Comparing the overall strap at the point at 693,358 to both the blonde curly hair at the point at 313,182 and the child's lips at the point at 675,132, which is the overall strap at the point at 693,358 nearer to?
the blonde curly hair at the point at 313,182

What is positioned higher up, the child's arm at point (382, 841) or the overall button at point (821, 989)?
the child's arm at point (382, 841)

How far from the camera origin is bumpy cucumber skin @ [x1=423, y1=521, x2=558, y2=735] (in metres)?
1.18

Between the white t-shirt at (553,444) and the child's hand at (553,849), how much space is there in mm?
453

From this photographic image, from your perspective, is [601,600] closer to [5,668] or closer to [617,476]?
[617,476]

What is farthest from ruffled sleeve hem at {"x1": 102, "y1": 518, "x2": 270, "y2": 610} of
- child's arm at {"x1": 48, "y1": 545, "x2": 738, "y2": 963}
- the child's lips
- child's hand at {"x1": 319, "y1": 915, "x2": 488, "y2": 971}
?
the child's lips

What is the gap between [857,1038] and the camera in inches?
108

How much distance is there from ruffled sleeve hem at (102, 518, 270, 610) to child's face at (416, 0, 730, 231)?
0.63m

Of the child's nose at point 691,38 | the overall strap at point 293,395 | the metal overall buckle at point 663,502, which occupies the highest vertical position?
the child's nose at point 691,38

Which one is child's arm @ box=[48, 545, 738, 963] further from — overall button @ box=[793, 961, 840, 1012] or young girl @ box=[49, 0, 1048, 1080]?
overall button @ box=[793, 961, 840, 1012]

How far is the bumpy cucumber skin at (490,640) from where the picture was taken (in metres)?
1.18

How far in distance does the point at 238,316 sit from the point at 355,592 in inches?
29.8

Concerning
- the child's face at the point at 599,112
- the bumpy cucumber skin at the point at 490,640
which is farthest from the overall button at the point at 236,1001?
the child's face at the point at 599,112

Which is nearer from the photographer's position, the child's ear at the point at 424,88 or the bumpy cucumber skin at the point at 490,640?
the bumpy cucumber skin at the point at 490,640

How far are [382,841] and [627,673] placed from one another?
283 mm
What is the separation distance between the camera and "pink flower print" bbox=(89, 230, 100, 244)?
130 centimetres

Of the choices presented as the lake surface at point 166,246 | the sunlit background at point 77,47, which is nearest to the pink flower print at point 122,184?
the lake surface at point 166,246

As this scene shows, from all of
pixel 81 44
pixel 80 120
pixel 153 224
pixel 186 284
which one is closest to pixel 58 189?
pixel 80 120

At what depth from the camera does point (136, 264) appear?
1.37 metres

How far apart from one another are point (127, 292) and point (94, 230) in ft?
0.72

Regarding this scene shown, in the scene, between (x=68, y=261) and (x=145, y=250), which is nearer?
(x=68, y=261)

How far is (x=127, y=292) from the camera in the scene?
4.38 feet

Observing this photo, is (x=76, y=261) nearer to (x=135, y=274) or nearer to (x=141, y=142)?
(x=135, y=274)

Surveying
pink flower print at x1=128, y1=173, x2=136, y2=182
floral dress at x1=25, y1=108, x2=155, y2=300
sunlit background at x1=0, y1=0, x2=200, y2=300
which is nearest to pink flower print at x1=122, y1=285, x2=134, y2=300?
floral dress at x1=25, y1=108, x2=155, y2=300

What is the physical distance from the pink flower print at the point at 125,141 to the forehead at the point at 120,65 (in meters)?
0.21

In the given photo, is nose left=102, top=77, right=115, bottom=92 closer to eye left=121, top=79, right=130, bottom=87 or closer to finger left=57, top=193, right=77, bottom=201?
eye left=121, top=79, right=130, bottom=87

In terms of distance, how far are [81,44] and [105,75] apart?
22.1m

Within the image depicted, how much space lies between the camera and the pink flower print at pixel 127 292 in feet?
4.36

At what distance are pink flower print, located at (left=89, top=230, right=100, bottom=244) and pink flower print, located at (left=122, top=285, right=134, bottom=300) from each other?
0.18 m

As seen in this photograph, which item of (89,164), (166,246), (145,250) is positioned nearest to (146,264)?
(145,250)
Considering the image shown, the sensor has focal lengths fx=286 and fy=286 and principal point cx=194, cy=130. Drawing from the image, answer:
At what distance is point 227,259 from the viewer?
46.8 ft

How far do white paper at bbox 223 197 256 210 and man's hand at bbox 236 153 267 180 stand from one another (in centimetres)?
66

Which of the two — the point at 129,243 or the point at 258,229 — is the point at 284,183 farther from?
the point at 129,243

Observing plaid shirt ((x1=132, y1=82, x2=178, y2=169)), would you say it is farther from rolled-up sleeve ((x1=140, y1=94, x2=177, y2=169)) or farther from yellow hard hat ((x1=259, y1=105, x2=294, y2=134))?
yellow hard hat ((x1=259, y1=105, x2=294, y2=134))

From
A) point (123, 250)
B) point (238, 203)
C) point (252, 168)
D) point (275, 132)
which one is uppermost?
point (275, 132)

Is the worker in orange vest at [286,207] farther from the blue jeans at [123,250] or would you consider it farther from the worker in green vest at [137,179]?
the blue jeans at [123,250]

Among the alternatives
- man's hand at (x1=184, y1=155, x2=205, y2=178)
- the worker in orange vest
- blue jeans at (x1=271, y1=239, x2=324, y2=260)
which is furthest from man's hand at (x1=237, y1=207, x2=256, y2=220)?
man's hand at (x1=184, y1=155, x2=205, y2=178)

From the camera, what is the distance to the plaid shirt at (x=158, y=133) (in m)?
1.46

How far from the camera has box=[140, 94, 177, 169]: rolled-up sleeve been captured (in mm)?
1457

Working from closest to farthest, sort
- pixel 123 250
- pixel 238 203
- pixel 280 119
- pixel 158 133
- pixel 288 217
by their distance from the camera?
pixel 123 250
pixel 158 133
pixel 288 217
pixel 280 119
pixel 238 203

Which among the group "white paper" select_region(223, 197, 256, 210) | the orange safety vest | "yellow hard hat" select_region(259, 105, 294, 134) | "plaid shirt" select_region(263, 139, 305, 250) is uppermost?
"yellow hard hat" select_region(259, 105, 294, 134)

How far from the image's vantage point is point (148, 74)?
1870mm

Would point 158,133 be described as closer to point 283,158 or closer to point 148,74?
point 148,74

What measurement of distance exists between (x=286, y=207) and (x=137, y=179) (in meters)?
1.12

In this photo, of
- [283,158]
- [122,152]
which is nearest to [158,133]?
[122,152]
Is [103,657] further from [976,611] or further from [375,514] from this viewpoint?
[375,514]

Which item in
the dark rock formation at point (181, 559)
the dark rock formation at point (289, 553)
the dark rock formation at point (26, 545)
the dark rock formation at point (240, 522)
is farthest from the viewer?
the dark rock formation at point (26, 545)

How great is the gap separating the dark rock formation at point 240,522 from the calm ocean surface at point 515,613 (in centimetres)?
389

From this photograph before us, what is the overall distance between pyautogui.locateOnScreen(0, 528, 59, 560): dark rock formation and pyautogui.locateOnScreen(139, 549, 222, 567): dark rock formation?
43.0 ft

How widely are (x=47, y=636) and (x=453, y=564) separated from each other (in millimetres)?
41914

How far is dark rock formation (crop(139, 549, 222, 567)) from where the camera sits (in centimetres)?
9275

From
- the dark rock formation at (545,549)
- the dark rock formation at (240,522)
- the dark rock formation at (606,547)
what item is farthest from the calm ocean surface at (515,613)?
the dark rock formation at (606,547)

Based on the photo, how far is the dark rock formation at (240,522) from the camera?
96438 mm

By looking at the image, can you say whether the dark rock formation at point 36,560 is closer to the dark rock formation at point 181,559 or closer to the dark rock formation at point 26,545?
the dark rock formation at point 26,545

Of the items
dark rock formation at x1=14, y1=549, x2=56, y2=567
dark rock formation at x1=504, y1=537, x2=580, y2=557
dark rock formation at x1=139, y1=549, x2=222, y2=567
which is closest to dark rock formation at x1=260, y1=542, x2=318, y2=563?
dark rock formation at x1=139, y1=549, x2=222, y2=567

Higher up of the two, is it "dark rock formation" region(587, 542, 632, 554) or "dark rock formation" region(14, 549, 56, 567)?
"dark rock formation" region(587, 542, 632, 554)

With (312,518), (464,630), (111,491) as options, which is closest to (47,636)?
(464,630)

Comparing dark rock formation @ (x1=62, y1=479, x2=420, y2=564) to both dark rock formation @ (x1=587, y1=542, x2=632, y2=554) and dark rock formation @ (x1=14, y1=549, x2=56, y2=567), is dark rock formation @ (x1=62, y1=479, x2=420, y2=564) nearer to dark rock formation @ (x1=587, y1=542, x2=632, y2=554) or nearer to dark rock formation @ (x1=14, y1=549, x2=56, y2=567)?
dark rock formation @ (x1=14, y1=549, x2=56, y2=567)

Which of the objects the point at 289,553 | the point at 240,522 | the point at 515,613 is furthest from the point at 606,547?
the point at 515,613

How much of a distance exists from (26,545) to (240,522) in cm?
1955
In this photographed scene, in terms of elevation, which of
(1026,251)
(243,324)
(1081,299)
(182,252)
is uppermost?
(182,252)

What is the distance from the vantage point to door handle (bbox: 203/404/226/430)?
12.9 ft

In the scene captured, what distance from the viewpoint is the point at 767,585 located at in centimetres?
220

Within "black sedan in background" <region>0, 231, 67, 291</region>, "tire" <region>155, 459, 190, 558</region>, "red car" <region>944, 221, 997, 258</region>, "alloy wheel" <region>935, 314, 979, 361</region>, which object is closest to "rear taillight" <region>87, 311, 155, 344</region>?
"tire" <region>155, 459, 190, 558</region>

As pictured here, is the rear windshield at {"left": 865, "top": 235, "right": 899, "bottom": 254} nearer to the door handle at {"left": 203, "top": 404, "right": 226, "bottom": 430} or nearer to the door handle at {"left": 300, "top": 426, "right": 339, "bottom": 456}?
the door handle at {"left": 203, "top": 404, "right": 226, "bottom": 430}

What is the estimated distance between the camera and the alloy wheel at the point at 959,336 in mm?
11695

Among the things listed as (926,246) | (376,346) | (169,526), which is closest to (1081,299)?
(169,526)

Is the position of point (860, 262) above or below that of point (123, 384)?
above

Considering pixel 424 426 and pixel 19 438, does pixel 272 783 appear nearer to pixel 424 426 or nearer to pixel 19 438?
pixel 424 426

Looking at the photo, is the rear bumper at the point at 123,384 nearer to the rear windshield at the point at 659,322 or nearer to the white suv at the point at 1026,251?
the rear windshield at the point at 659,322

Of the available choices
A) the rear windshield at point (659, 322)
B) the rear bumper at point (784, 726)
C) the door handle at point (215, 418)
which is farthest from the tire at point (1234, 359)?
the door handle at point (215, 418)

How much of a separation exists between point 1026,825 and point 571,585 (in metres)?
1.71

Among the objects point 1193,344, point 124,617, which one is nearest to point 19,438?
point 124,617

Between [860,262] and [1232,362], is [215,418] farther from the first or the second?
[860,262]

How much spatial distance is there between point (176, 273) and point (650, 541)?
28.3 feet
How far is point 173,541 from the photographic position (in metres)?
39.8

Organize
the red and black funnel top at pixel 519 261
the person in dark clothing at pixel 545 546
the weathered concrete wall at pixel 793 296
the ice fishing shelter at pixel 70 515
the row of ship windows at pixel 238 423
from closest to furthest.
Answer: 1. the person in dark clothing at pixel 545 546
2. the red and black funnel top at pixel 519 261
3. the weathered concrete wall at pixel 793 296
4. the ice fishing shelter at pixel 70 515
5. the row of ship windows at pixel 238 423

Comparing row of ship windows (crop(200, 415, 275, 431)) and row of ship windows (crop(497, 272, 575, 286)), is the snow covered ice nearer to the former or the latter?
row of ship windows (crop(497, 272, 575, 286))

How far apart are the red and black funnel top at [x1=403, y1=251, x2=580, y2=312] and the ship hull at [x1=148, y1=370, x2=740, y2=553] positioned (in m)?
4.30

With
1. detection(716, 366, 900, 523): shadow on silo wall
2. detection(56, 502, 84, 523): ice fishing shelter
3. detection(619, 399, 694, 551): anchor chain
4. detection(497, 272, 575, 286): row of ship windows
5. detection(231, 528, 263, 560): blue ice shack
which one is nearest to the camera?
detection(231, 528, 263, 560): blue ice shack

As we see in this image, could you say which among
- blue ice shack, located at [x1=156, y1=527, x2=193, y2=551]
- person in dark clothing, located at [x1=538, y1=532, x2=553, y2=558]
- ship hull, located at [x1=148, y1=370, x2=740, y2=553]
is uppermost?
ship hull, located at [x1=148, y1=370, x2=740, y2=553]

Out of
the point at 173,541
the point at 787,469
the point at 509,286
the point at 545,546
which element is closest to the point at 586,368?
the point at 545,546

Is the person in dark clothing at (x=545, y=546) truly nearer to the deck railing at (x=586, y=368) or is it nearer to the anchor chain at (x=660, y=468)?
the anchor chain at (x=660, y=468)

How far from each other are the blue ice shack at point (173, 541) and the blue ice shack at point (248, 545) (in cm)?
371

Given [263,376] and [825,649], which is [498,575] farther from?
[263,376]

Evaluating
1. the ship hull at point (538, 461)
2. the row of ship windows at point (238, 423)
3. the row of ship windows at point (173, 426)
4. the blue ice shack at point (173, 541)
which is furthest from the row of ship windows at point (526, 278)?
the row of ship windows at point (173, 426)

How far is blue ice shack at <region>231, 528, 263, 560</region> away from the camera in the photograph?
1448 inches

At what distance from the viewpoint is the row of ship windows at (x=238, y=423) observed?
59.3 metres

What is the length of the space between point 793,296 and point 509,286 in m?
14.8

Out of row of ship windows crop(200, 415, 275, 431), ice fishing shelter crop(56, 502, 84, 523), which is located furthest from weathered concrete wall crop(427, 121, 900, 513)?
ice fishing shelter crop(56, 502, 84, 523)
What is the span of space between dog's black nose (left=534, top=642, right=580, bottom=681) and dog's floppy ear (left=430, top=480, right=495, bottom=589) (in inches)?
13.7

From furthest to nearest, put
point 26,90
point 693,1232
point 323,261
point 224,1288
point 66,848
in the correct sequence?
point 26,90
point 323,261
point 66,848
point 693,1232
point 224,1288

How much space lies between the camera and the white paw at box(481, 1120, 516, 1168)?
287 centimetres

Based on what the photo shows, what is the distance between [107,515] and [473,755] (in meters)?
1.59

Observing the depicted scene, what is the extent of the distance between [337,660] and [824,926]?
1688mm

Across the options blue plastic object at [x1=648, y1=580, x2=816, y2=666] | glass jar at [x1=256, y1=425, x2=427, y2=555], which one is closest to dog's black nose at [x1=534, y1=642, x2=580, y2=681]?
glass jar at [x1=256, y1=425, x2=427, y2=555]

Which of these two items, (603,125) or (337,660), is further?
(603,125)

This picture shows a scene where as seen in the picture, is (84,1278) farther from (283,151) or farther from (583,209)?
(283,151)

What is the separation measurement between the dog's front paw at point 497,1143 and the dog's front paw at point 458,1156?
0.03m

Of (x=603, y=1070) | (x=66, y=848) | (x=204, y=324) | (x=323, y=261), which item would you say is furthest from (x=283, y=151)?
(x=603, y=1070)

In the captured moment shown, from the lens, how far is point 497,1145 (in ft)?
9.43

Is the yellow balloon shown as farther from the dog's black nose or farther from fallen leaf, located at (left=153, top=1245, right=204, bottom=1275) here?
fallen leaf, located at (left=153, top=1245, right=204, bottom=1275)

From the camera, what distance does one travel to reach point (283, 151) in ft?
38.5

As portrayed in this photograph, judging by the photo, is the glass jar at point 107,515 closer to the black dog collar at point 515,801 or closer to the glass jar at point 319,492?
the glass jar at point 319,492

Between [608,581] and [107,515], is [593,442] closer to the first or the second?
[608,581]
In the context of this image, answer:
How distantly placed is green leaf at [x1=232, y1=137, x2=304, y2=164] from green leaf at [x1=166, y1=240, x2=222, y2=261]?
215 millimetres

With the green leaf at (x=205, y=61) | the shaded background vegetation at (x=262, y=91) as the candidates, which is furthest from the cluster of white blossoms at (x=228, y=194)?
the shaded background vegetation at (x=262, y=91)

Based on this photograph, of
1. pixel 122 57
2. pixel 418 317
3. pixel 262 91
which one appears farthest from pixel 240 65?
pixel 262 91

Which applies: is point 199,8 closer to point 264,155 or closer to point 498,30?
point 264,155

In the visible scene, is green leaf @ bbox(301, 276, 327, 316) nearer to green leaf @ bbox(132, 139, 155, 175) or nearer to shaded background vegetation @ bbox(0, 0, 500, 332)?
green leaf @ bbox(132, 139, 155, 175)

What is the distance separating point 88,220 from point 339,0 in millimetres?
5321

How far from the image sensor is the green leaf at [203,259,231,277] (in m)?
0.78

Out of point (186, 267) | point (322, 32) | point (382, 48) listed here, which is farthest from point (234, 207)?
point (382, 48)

**Exercise details**. Rewrite the items from the line containing "How far is the bumpy" through the line containing "130 centimetres" as a JSON list of strings, one string per line, with blank lines left out.

**Result of this exercise**.
[
  "How far is the bumpy cucumber skin at (490,640) from where the picture was taken (in metres)?",
  "1.18",
  "How far in distance does the point at 238,316 sit from the point at 355,592 in inches?",
  "29.8",
  "Concerning",
  "- the child's face at the point at 599,112",
  "- the bumpy cucumber skin at the point at 490,640",
  "which is farthest from the overall button at the point at 236,1001?",
  "the child's face at the point at 599,112",
  "Which is nearer from the photographer's position, the child's ear at the point at 424,88 or the bumpy cucumber skin at the point at 490,640?",
  "the bumpy cucumber skin at the point at 490,640",
  "How far are [382,841] and [627,673] placed from one another?",
  "283 mm",
  "What is the separation distance between the camera and \"pink flower print\" bbox=(89, 230, 100, 244)?",
  "130 centimetres"
]